= Torfi Jónsson í Klofa =

Torfi Jónsson í Klofa (/is/; c. 1460–1504), also known as Torfi ríki (/is/; 'Torfi the Powerful/Rich') or Torfi stóri (/is/; 'Torfi the Great'), was an Icelandic sýslumaður and chieftain of the fifteenth century, a significant figure who had tough dealings with Stefán Jónsson, Bishop of Skálholt, and had Lénharð fógeti killed in 1502. Torfi's life is reported in a number of folktales as well as contemporary records, and fact in his life is sometimes hard to distinguish from legend.

==Life==
Torfi's parents were Ingibjörg Eiríksdóttir and her husband Jón Ólafsson, a farmer and sýslumaður in Klofi, son of Ólafur Loftsson (d. c. 1458), the son of Loftur ríki Guttormsson. Jón died sometime after 1471 and in 1481 Ingibjörg married Ormur Jónsson í Klofa, a farmer and later sýslumaður of Skarð á Skarðsströnd, who was within four degrees of relation to Ingibjörg and so had to receive papal dispensation to marry her. Ormur and Ingibjörg got into disputes with Bishop Stefán Jónsson, partly because they were sheltering criminals whom the Bishop wanted to take into his power.

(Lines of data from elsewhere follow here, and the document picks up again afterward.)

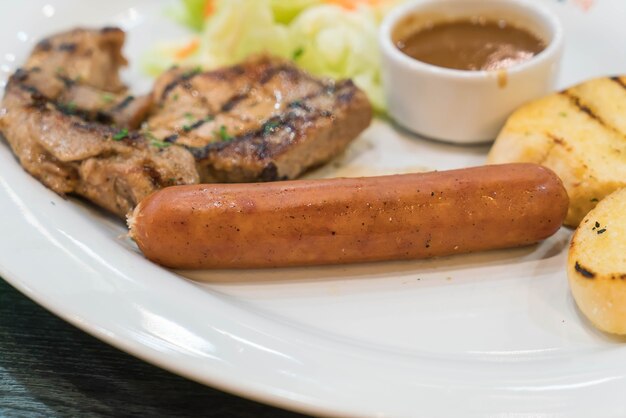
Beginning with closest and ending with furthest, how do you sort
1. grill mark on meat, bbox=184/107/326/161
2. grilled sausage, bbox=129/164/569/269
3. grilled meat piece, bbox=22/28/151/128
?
grilled sausage, bbox=129/164/569/269, grill mark on meat, bbox=184/107/326/161, grilled meat piece, bbox=22/28/151/128

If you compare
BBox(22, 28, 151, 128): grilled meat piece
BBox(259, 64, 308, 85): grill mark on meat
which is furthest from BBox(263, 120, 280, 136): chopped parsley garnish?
BBox(22, 28, 151, 128): grilled meat piece

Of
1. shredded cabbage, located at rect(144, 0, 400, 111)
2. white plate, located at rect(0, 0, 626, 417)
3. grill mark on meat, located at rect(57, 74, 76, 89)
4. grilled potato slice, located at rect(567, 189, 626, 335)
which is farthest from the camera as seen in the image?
shredded cabbage, located at rect(144, 0, 400, 111)

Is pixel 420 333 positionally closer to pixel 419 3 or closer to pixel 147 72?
pixel 419 3

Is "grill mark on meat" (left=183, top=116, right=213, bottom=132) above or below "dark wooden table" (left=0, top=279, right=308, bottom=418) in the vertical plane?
above

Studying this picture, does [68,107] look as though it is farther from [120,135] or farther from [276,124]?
[276,124]

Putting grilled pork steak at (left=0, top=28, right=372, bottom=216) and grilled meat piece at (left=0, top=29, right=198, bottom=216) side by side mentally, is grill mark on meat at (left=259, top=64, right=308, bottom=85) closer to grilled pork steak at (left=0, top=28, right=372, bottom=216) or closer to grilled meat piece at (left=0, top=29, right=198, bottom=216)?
grilled pork steak at (left=0, top=28, right=372, bottom=216)

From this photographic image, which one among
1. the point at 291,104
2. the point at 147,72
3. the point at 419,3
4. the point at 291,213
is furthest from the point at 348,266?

Torfi, who lived in Hvammur í Dölum and Hjörsey in Mýrar before he moved to Klofi, also had disputes with the bishop, both because Torfi protected people from prosecution by the bishop and also the bishop did not think he paid all of his tithes and other taxes to the Church. Torfi seems to have been a major troublemaker, who would stop at nothing. It is, however, said that relations between Torfi and the bishop settled down after Torfi was struck with illness at the Alþingi, giving a great cry and becoming so strong that it took eight men to hold him and tied him up. The bishop had the priests calm him with readings and singing until Torfi slept and thereafter was less troublesome.

In 1502 Torfi had Lénharður fógeti killed. Little is known about Lénharður, a foreign thief based at Arnarbæli. Torfi pursued him with a posse and had him killed at Hraun í Ölfusi. Torfi confessed this to Bishop Stefán but the bishop did not impose a major penance, considering the killing a public service.

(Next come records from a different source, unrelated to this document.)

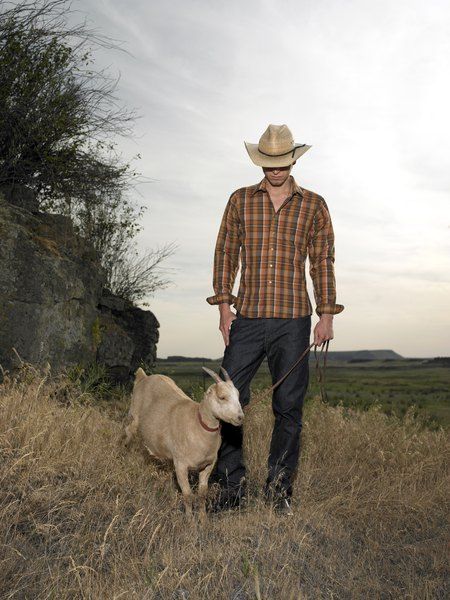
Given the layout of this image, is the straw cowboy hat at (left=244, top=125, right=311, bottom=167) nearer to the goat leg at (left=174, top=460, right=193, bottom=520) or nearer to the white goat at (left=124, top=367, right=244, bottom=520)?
the white goat at (left=124, top=367, right=244, bottom=520)

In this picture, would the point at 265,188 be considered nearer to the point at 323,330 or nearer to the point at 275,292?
the point at 275,292

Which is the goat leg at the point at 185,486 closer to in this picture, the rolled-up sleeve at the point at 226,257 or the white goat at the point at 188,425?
the white goat at the point at 188,425

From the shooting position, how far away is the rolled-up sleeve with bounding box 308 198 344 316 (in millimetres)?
5887

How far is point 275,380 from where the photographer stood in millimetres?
Result: 5844

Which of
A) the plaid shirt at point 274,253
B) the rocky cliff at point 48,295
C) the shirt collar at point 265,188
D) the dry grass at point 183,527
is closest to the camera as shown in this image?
the dry grass at point 183,527

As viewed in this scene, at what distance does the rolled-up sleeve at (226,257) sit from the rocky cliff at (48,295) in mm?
3151

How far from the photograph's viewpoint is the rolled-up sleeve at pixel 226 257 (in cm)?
590

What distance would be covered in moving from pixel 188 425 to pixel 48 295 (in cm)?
378

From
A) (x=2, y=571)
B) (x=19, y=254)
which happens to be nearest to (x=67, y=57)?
(x=19, y=254)

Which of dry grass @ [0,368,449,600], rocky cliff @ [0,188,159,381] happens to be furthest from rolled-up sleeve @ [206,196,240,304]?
rocky cliff @ [0,188,159,381]

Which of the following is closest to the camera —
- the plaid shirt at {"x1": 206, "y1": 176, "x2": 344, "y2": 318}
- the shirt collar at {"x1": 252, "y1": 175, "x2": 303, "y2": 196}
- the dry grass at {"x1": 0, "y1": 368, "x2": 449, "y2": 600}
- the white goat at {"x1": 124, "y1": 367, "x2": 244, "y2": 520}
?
the dry grass at {"x1": 0, "y1": 368, "x2": 449, "y2": 600}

At the Alþingi in 1504, Torfi was again being aggressive, wanting to drive the sýslumaður Arnór Finnsson from office, influencing the judgement with a band of armed men. Not long afterwards, Torfi died. There are two accounts of his death: he is generally said to have died from sickness at Skíðbakki in Landeyjar, or from drinking at Fíflholtsþing. After his death, his widow made peace with Bishop Stefán, handing over three farms and a silver cross for Torfi to be buried at Skálholt, as he had wished.

Torfi's wife was Helga Guðnadóttir (d. 1544), daughter of the sýslumaður Guðni Jónsson of Kirkjuból, the brother of Torfi's stepfather Ormur Jónsson, and his wife Þóra, the daughter of Björn Þorleifsson hirðstjóri of Skarð. Helga and Torfi had many children, most of whom were still children when their father died. Helga lived as a widow at Klofi until 1525.

==Appearances in popular culture==
Torfi allegedly gives his name to Torfajökull where, according to legend, he found a hidden valley where took his people in 1493 to escape the plague.

Some of Torfi's exploits are recounted and utilised in Kristín Helga Gunnarsdóttir's children's novel Ríólítreglan (Reykjavík: Mál og Menning, 2011).